指示: 本文の【解決手段】の中から、数値で範囲が定められている条件をすべて抜き出し、それぞれ何についての条件かと、その数値範囲を示せ。
+++ 本文
説明

中空脆性材料の内孔加工方法

【課題】
中空脆性材料の加工前の内孔を研削するに際し、被研削対象が比較的長尺であっても研削能力及び研削直進性に優れ、かつ被研削対象への損傷がないようにした中空脆性材料の内孔加工方法を提供する。
【解決手段】
長手方向軸線を中心に回転するドリルロッドと、前記ドリルロッドの前端に設けられたドリルヘッドと、からなり、前記ドリルヘッドが、頭部円板体の外周面に等間隔をおいて設けられた複数個の頭部砥石チップを具備した頭部ドリル体を有し、前記頭部砥石チップの幅が4mm以上10mm以下である中空脆性材料加工用ドリルを用いて中空脆性材料の加工前内孔の内周面の内径を所定寸法だけ拡孔研削する内孔加工方法であって、前記頭部砥石チップの前記中空脆性材料の内孔に対する接触面積を5mm2以上80mm2以下に規制し、研削加工された中空脆性材料の平均外径の円中心に対する平均内径の円中心のズレが1.0mm以下であるように加工する。
++++++
+++ 資料
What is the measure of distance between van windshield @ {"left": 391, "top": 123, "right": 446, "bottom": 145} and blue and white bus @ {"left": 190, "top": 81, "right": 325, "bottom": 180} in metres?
++++++
正答:
・頭部砥石チップの幅：4mm以上10mm以下
・頭部砥石チップの中空脆性材料の内孔に対する接触面積：5mm2以上80mm2以下
・研削加工された中空脆性材料の平均外径の円中心に対する平均内径の円中心のズレ：1.0mm以下